── Text segment
Harrell v. City of Winston-Salem, 22 N.C. App. 386 (1974)

July 17, 1974 · North Carolina Court of Appeals · Nos. 7421SC259 and 7421SC260
22 N.C. App. 386

VICTOR H. HARRELL and wife, KATHLEEN A. HARRELL v. THE CITY OF WINSTON-SALEM, JOHN T. ROBERTS, Housing Code Administrator, A. E. SPEAS, Superintendent of Inspections and HERMAN A. DISHER, Housing Inspections Supervisor and VICTOR H. HARRELL and wife, KATHLEEN A. HARRELL v. THE CITY OF WINSTON-SALEM

Nos. 7421SC259 and 7421SC260

(Filed 17 July 1974)

Constitutional Law § 13; Municipal Corporations §§ 4, 29— housing code — dwellings unfit for human habitation — demolition without compensation

In an action against a city and members of its inspections department to recover damages for the wrongful taking of plaintiffs’ property based on an order that plaintiffs either repair or demolish certain frame dwellings declared unfit for human habitation and on the city’s demolition of certain other dwellings, defendants were entitled to summary judgment as a matter of law since (1) plaintiffs have not exhausted administrative remedies available to them, G.S. 160A-446, and (2) defendant city could properly take such action without the payment of compensation to plaintiffs.

Appeal by plaintiffs from Wood, Judge, 22 October 1973 Session of Superior Court held in Forsyth County. Argued in the Court of Appeals 8 May 1974.

*387These are civil actions, wherein the plaintiffs, Victor H. Harrell and his wife, Kathleen A. Harrell, seek to recover from defendants, damages for the alleged wrongful taking of their property and demolition costs (Count I) and damages for exposing the plaintiffs to public ridicule (Count II).

The complaint in case No. 7421SC260 was filed on 5 March 1973 against defendant City of Winston-Salem, while the complaint in case No. 7421SC259 was filed on 20 June 1973 against defendants City of Winston-Salem et al. Although some of the defendants named in case No. 7421SC259 were not named in case No. 7421SC260, the allegations and prayers for relief contained within the two complaints are essentially identical.
────
── Stored data
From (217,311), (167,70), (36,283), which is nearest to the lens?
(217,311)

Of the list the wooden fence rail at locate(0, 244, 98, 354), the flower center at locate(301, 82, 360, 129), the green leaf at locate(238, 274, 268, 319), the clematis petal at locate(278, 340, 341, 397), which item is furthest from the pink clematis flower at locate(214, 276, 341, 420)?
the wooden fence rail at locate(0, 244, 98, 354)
────
Challenge = Resume the Harrell v. City of Winston-Salem court opinion from where it stops, after the paragraph about the two complaints.

Solved problem =
Plaintiffs own a number of frame dwellings in Winston-Salem and have engaged in a running feud with defendants for some time over the condition of these dwellings. The record discloses that after notice was given to plaintiffs and hearings were held, several of these dwellings were declared unfit for human habitation. Subsequently, the plaintiffs were ordered either to repair or to demolish the dwellings; however, these dwellings have neither been repaired or demolished. Other frame dwellings owned by plaintiffs were demolished by defendant after notice was given and hearings held and after plaintiffs had failed either to repair or to demolish the dwellings.

The circumstances which gave rise to the present suit may best be explained by the following chronology of events:

On 18 December 1969 and on 1 November 1971 the Board of Aldermen of the City of Winston-Salem confirmed orders calling for the demolition of certain dwellings owned by the plaintiffs. Subsequent to these dates, five dwellings were in fact demolished by the defendant City of Winston-Salem; and the cost of such demolition was taxed to the plaintiffs.

On 15 February 1973 a complaint and notice of hearing on several other dwellings owned by plaintiffs was issued by the Superintendent of Inspection for the City of Winston-Salem. On 28 February 1973 the hearing was conducted; and on 2 March 1973, an order was issued by the Housing Code Administrator of the City of Winston-Salem, giving the plaintiffs the opportunity to repair the dwellings within sixty (60) days so as to conform with the City of Winston-Salem’s standards of habitation. This order was excepted to by plaintiffs; and on 12 March 1973, they *388gave notice of appeal to the Zoning Board of Adjustment. In the interim between the order of 2 March 1973 and the plaintiffs’ notice of appeal to the Zoning Board of Adjustment on 12 March 1973, the plaintiffs on 5 March 1973 filed the first of their two complaints (case No. 7421SC260).

With respect to the houses which had not been demolished when the first complaint was filed on 5 March 1973, the record discloses that on 5 April 1973 the Zoning Board of Adjustment heard the plaintiffs’ appeal from the Superintendent of Inspections and thereafter the Board of Adjustment affirmed the order permitting repairs to be made within sixty (60) days.

On 21 May 1973 the Board of Aldermen of the City of Winston-Salem adopted an ordinance requiring that the plaintiffs demolish the dwellings in question prior to 21 June 1973 or the city would demolish them and the plaintiffs would have to bear the expense of demolition. On 20 June 1973 the plaintiffs filed their second complaint (case No. 7421SC259) and also filed in the Superior Court simultaneously with this complaint a petition for certiorari and a petition for a temporary restraining order.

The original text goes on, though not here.